Recently, somewhat out of fear that I wouldn’t finish and somewhat out of feeling like I needed some pressure to keep my idea of the novel focused, I set up a pretty rigid timeline with Taylor (my agent). I’m not sure if that’s the best-worst or the worst-best idea I’ve had in a while yet.

I’m working on a novel because I need to push myself to try new things. I could be very content writing flash and short stories forever, but I would rust out eventually. I need new challenges. I’ve been working on this novel for three years now and I’m having a hard time with the idea that it could be a complete failure (I could have been writing so many other stories!).
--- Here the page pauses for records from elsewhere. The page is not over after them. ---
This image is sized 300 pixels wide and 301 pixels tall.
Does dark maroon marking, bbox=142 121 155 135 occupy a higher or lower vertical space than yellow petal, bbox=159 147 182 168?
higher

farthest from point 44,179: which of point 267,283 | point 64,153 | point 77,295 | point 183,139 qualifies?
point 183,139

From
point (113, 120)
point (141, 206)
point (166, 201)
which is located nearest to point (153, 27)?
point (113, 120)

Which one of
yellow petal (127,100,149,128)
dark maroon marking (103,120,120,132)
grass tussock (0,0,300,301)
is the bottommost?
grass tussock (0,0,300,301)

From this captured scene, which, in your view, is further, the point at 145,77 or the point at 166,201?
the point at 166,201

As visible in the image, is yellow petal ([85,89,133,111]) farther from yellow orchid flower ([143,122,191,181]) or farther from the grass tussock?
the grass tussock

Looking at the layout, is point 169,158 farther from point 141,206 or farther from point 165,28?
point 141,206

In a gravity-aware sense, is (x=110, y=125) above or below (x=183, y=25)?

But I think in small doses that anxiety is necessary.

Anyway, to be very frustrating about the initial question, I have no rational, craft-based response on length. I just feel like I know based on story. I could explain why some specific stories are in the tense and POV I chose, why I wrote in a nonlinear or modular style, etc. But most of the time, length is a gut-feeling. It rarely changes that much in the revision process. A story might go from 4,000 words to 2700, but never down to 500.

NEYou wear many fabulous hats—notably now as the coeditor of fiction for The Offing. What is something you read recently that absolutely gutted you? And are there flash fiction collections that readers should look out for? (Arcade Seventeen is one obvious answer, folks.)
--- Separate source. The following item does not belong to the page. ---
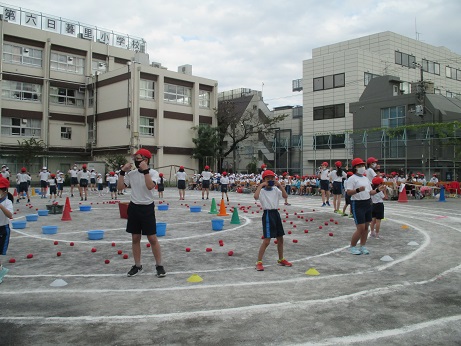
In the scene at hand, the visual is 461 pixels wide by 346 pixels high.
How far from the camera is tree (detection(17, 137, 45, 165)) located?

MG: I am currently, very slowly, reading Max Ritvo’s Reincarnations and Solmaz Sharif’s Look. They were both christmas presents and I’ve found that I can’t read either for a sustained amount of time. I can read one or two of the poems in each (for very different reasons) and then I am just in my feelings for a while. I think that’s my definition of gutted. I feel so much that I have to pull away and then I keep coming back to feel more and pull away again.
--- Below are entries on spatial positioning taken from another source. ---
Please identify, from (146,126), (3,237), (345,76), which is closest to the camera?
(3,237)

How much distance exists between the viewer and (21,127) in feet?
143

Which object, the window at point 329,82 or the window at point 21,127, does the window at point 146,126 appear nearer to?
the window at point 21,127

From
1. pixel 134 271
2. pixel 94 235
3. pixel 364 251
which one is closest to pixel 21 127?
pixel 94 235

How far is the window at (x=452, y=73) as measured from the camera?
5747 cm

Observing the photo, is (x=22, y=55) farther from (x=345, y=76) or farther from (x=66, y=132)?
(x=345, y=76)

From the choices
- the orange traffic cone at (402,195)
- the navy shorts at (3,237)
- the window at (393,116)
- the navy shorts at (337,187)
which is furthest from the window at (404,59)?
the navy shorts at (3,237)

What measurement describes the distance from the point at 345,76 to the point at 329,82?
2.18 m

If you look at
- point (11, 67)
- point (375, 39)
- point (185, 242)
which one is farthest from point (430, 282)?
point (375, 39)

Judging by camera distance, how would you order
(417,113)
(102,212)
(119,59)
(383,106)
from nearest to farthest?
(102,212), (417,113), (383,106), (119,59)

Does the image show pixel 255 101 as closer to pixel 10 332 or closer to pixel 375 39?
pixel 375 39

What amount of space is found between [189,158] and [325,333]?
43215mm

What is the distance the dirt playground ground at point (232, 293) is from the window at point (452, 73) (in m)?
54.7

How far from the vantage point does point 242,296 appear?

I think a collection that includes flash in it that more people should read is Kathleen Founds’ When Mystical Creatures Attack! It’s a collection that’s in a weird space where Kathleen won the Iowa Short Fiction Award for it, it was a notable book on the New York Times list, but I know very few people who actually bought and read it. It’s a collection that is so well-written, one that made me laugh and tear up, and one of the rare collections where the writer was so good at playing at form and voice that I could admire her talent and not be taken out of the story while feeling that admiration.

I think it might be regularly classified as prose poetry, but Sawako Nakayasu’s The Ants (and a lot of her work) has really influenced me. She’s funny and strange and a great line to line writer. I also think Wastoid occupies that same area for me, prose-poetry, but can pretty easily be read as flash.

And I mean, I think more people should be reading Threadcount. Yeah, I really like (and know) the people running it, but it’s one of the few magazines I know that is consistently interesting in their choices. And for readers who are trying to get into flash, I think the Best Small Fictions series is the place to start. Tara Masih, the series editor, works really hard to get a range. And I think it’s a way to see how many different ways people can interpret the form.